[[ Source passage open ]]
# DirecTV, NewsCorp, International Programming



## Guest (Dec 29, 2002)

If Rupert Murdoch acquires DirecTV, I suspect he will want more international programming on the DirecTV platform.

He will simply not just sit idle as homes take Dish Network over DirecTV. This has been happening over the years and I believe
its one reason why Dish gains more subs. Although its really a combination of things mostly DirecTV pirates that cancel subscriptions to cheat DirecTV that have been hurting DirecTV's numbers or market share.

Though the history has shown DirecTV has had an awful
record when it comes to international programming and international subscribers may not want their international programming from DirecTV knowing DirecTV's reputation that is they wont hold their international programming like how they do with sports atleast.

* Read history on next thread *

The problem I have had is Echostar CAN sign exclusive agreements with International channels and DirecTV can do also if they ever do. So a customer may need both providers to get both. I believe exclusive agreeements have prevented DirecTV from adding popular South Asian channels now the same way Dish cannot add NFL Sunday Ticket.
[[ Source passage closed ]]
Questions:
• 1. Please duplicate the DirecTV forum post from "He will simply" up to and including "with sports atleast.".
• 2. Name each company mentioned anywhere in the DirecTV forum post, title included.
[[ Data for review open ]]
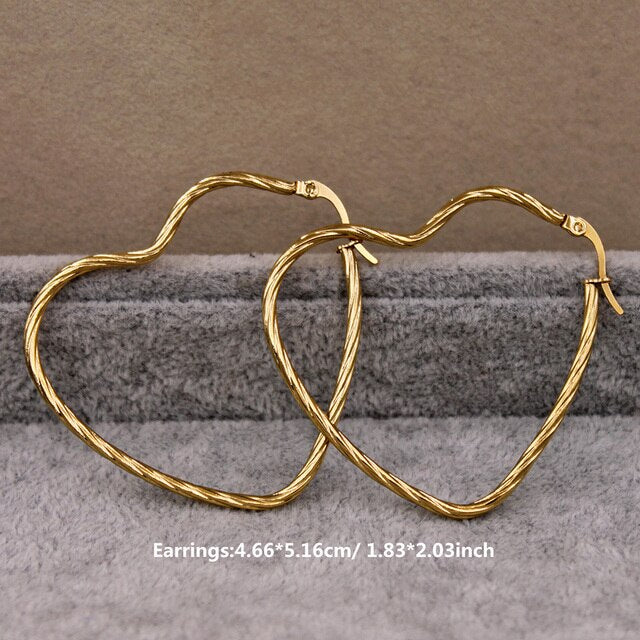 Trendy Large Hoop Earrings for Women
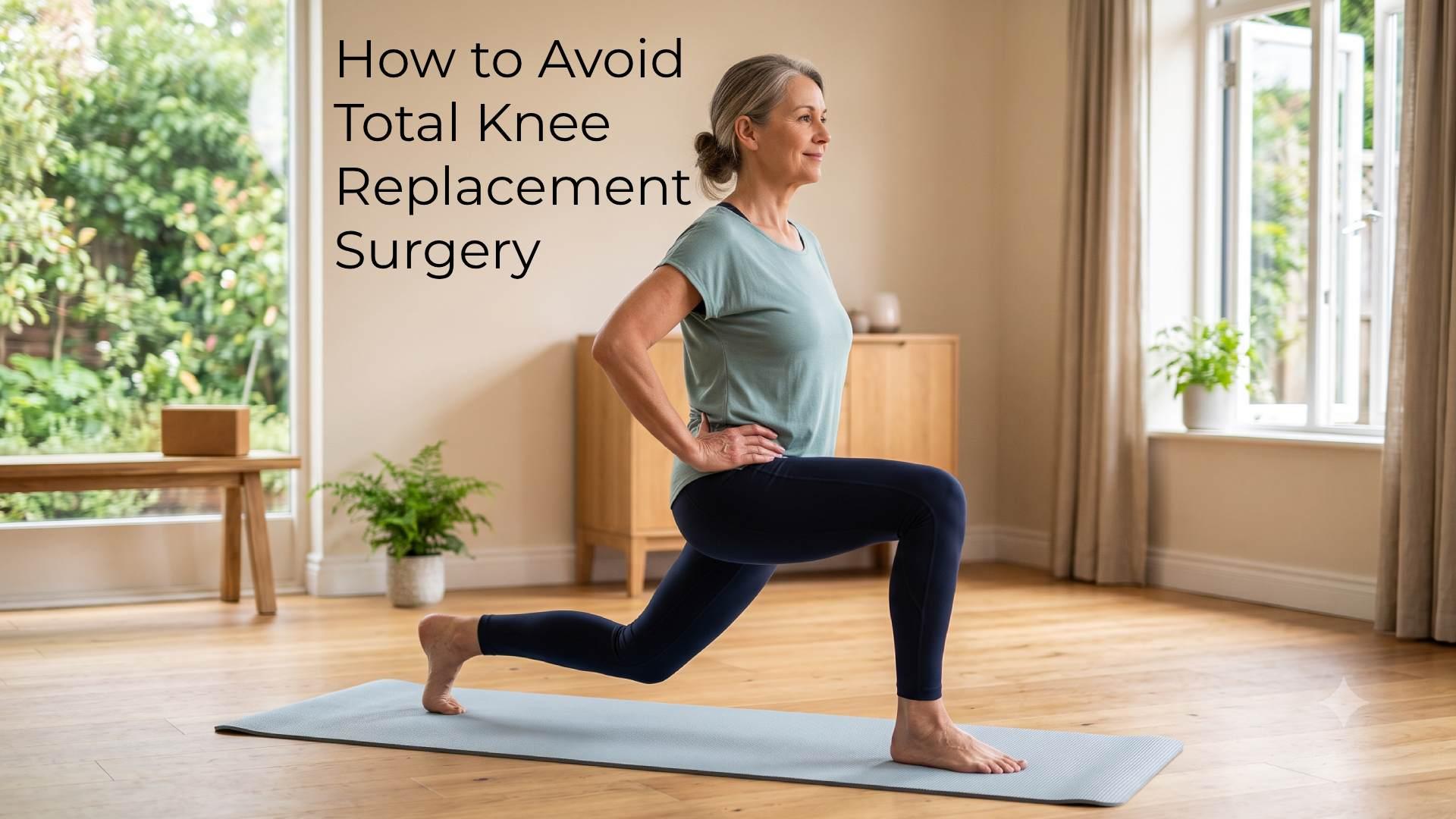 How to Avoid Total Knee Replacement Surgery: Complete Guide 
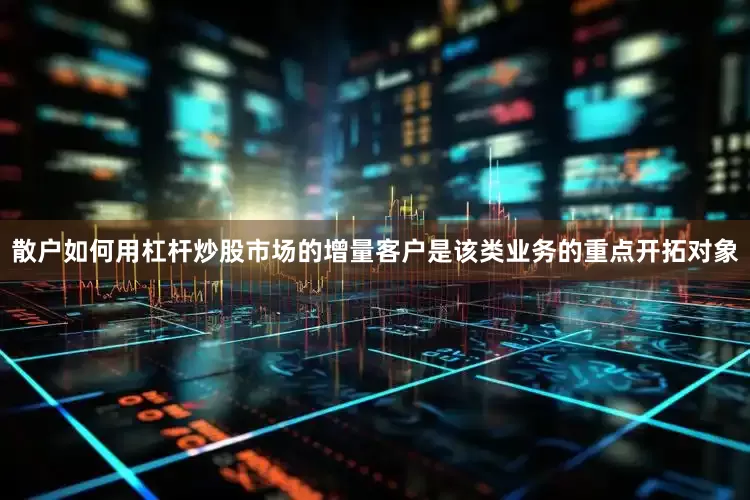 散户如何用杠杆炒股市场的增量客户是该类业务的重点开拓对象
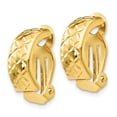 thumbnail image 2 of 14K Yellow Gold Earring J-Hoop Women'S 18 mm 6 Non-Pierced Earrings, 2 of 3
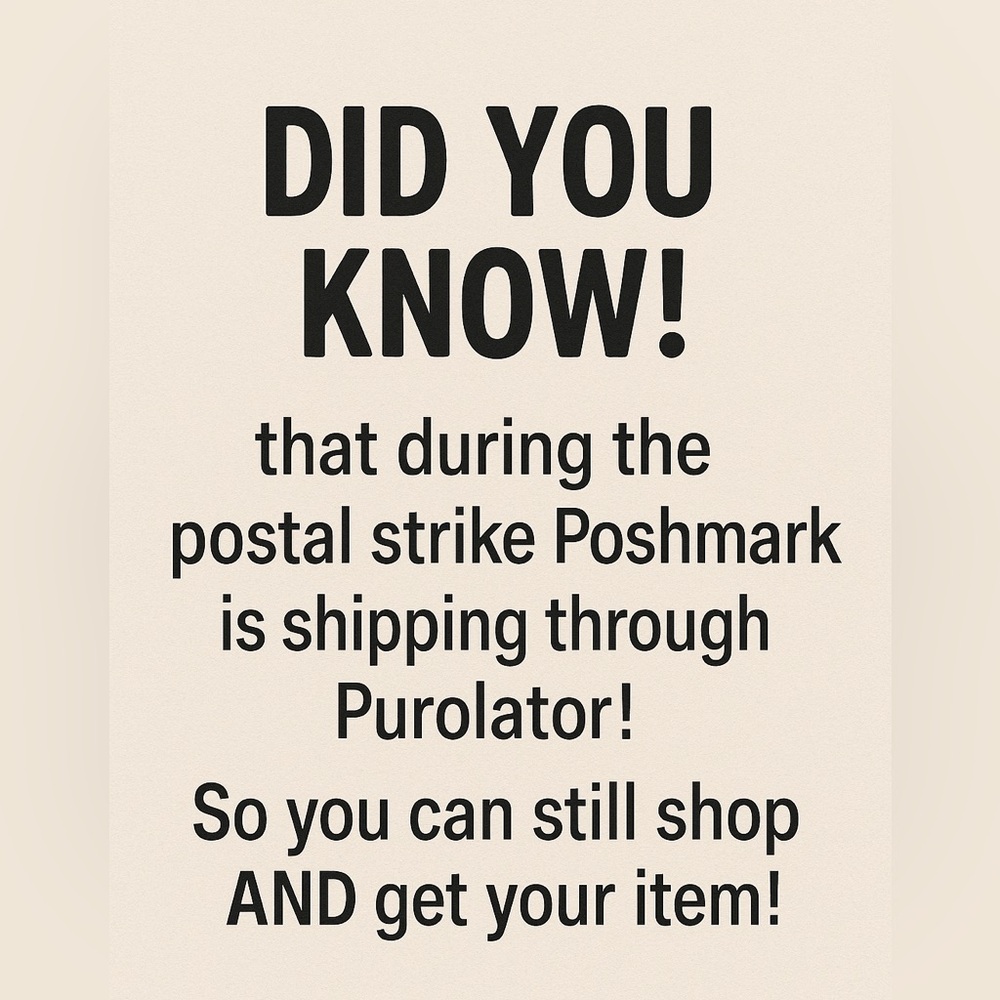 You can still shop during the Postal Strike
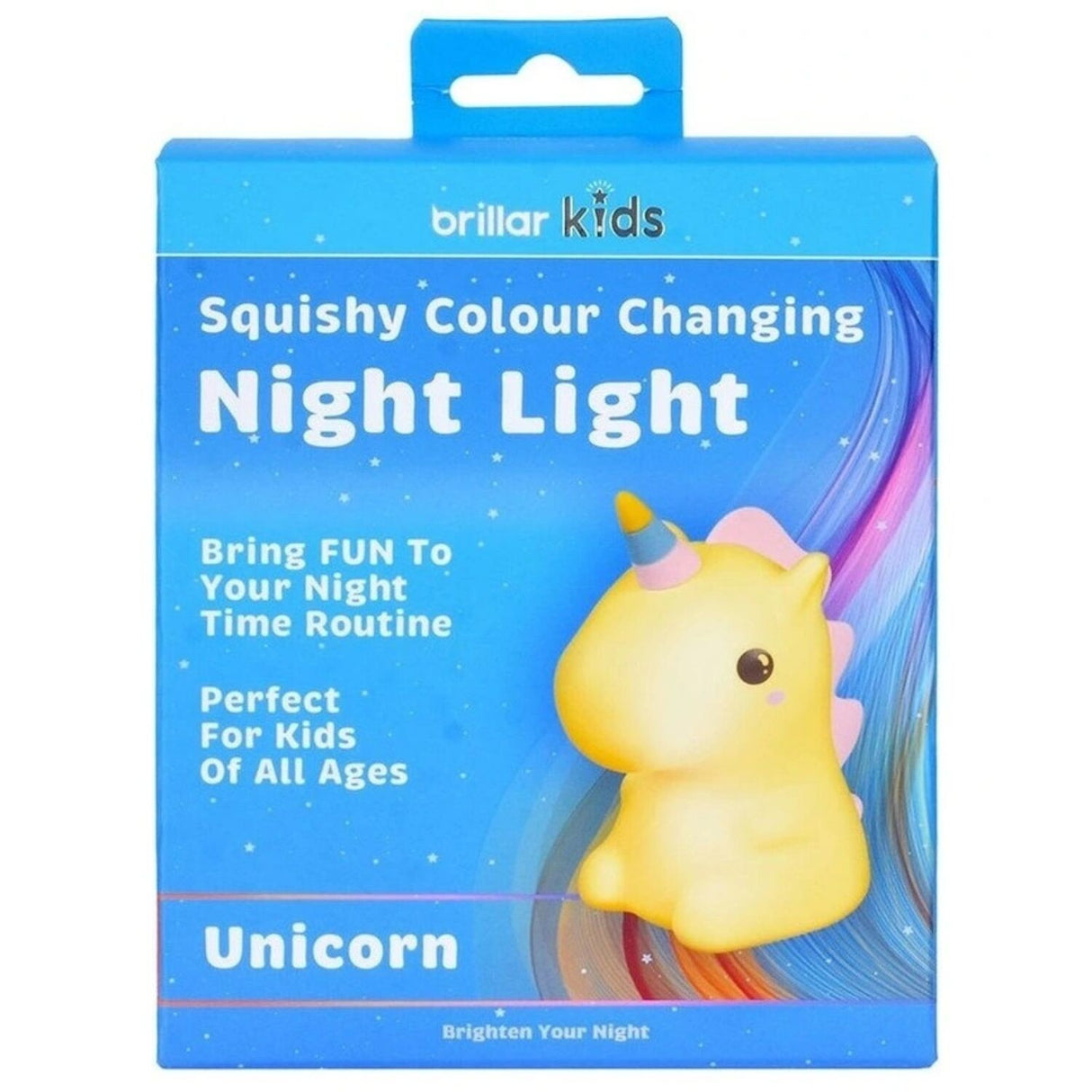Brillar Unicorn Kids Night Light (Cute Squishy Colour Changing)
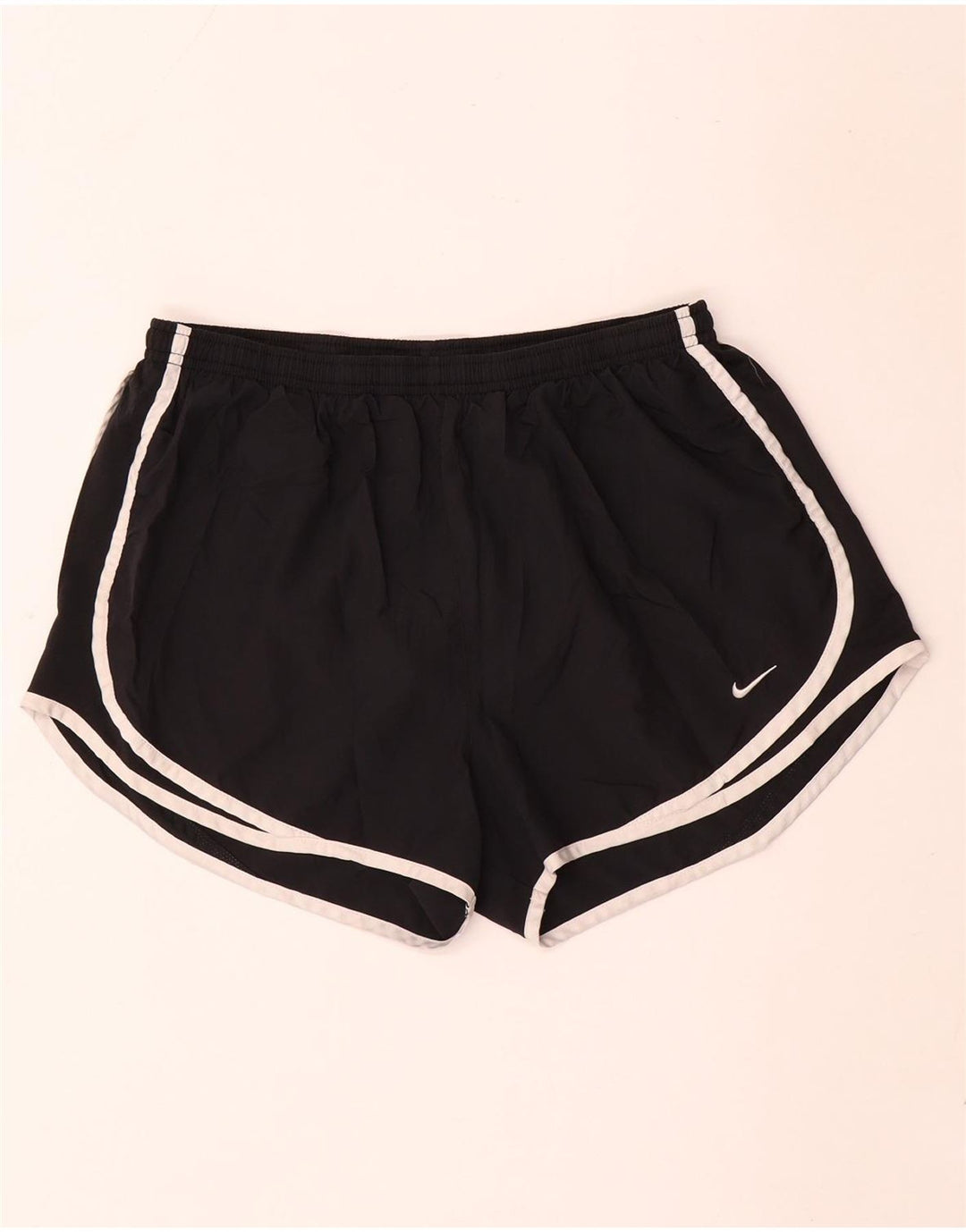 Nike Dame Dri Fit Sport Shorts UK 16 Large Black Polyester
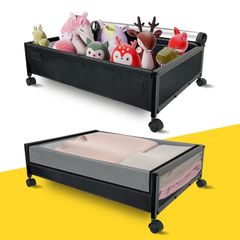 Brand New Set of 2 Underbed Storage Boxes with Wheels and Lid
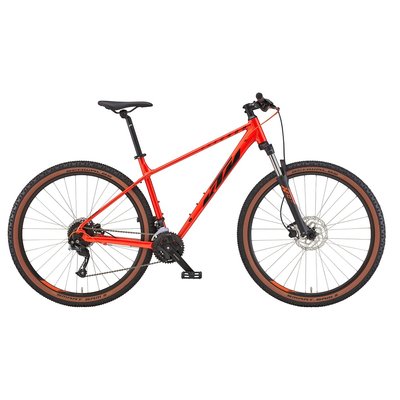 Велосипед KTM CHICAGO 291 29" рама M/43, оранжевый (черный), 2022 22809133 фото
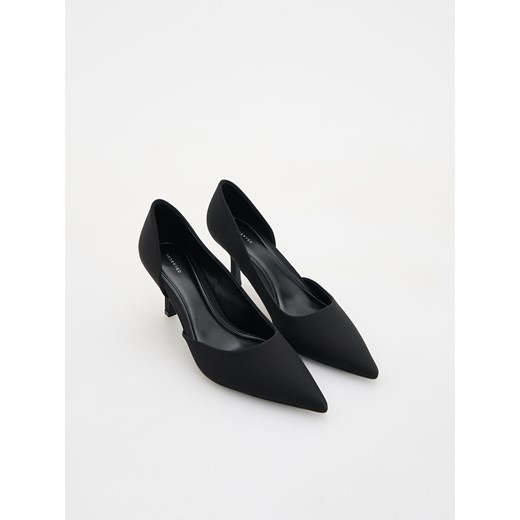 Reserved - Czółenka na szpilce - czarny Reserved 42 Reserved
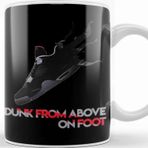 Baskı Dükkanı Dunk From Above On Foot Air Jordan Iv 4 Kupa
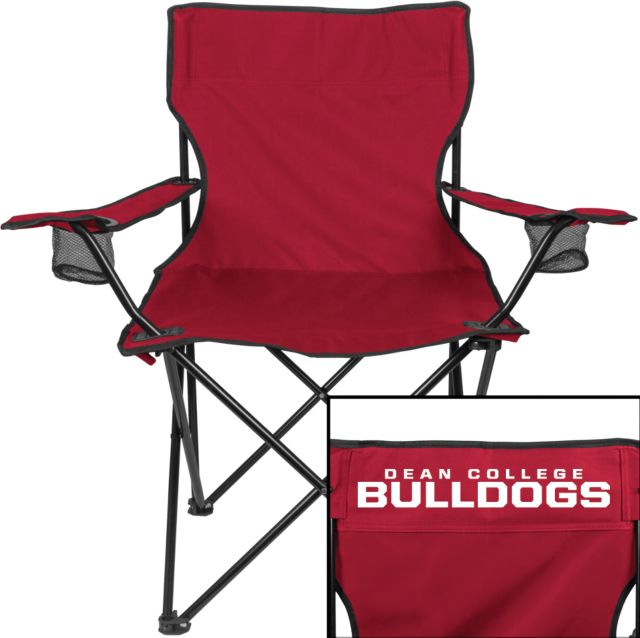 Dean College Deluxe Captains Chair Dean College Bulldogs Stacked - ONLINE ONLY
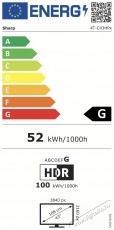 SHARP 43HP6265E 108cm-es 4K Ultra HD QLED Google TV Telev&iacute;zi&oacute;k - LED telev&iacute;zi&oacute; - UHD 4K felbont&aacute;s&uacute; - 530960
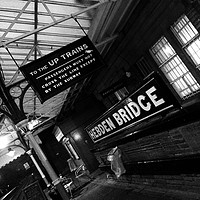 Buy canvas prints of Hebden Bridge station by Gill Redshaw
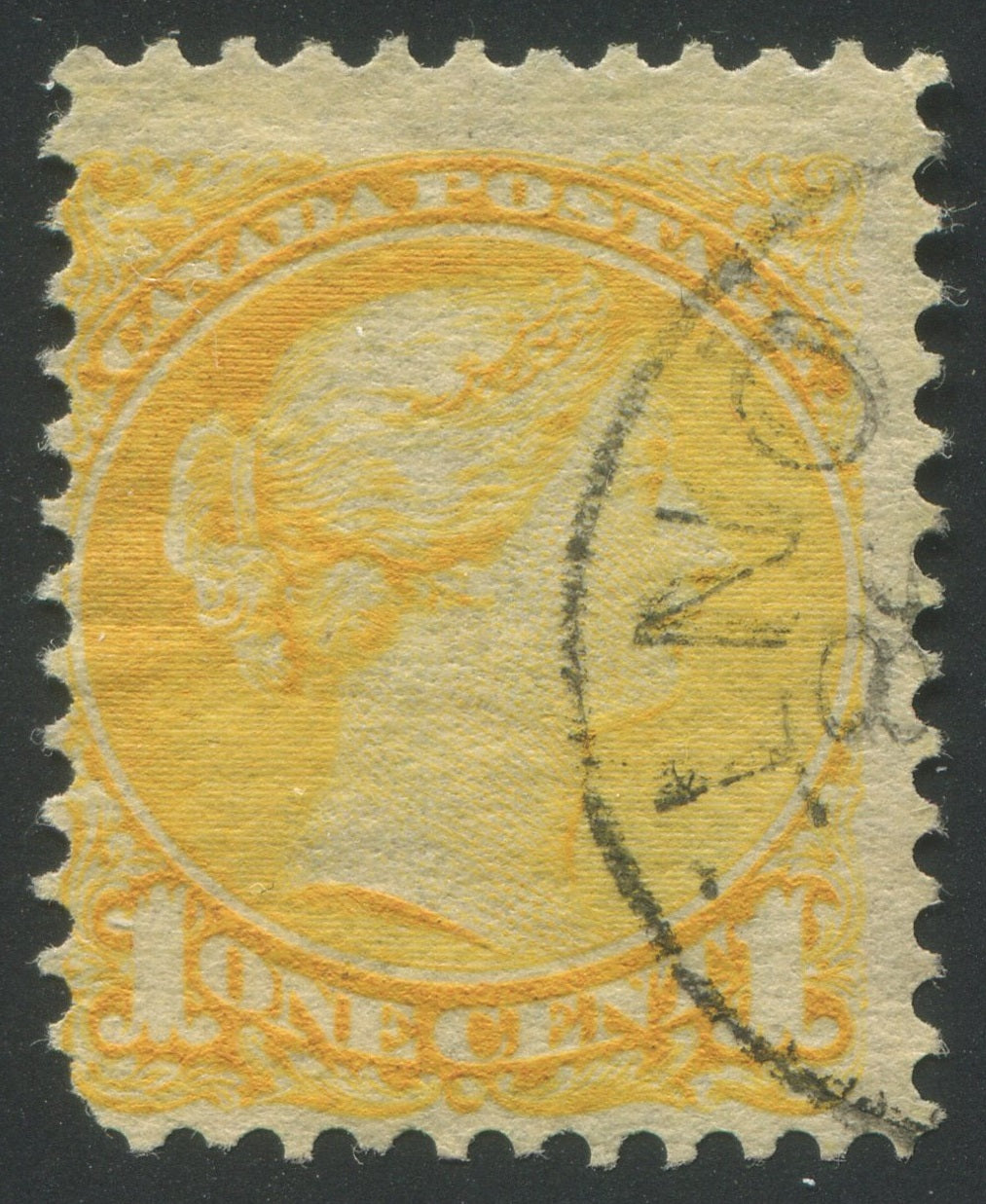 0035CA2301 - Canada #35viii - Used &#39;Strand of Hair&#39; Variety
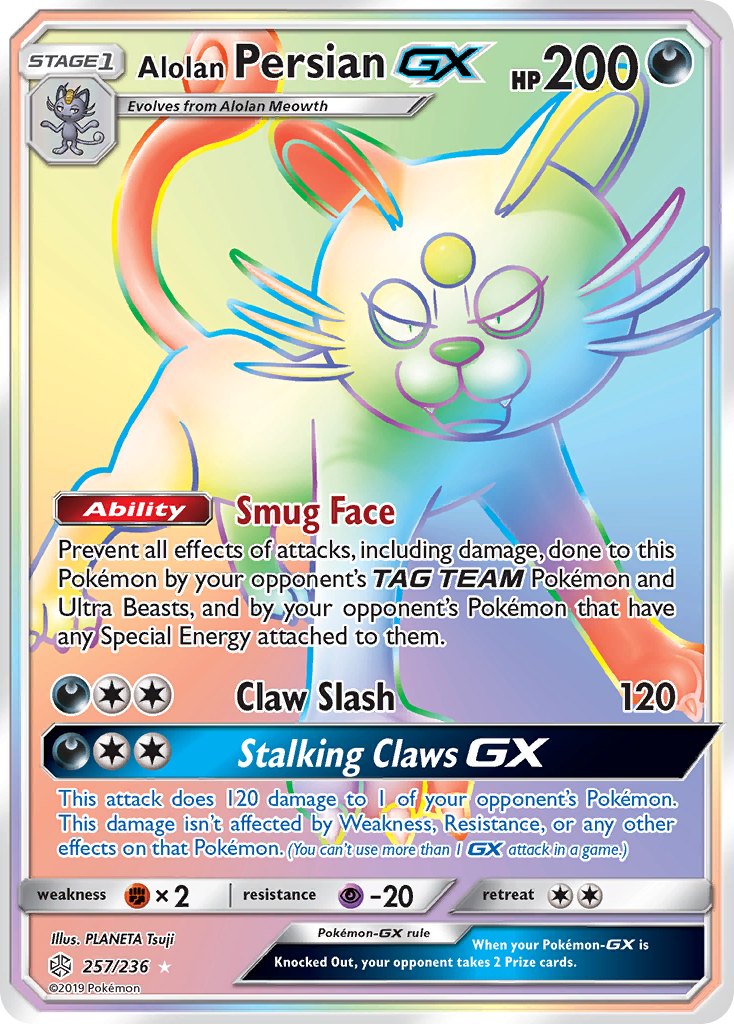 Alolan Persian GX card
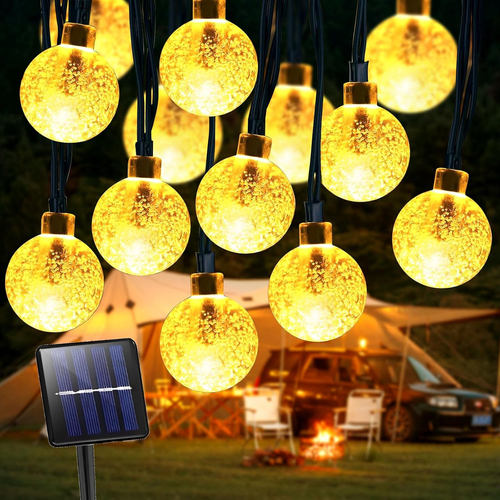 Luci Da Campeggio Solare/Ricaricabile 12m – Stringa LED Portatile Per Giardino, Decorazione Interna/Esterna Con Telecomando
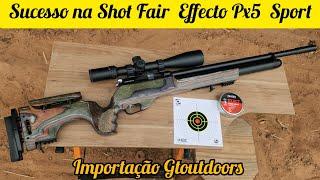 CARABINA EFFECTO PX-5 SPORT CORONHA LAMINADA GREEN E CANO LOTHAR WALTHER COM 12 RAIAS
[[ Data for review closed ]]
Answer set:
• 1.
He will simply not just sit idle as homes take Dish Network over DirecTV. This has been happening over the years and I believe
its one reason why Dish gains more subs. Although its really a combination of things mostly DirecTV pirates that cancel subscriptions to cheat DirecTV that have been hurting DirecTV's numbers or market share.

Though the history has shown DirecTV has had an awful
record when it comes to international programming and international subscribers may not want their international programming from DirecTV knowing DirecTV's reputation that is they wont hold their international programming like how they do with sports atleast.

• 2.
DirecTV
NewsCorp
Dish Network
Echostar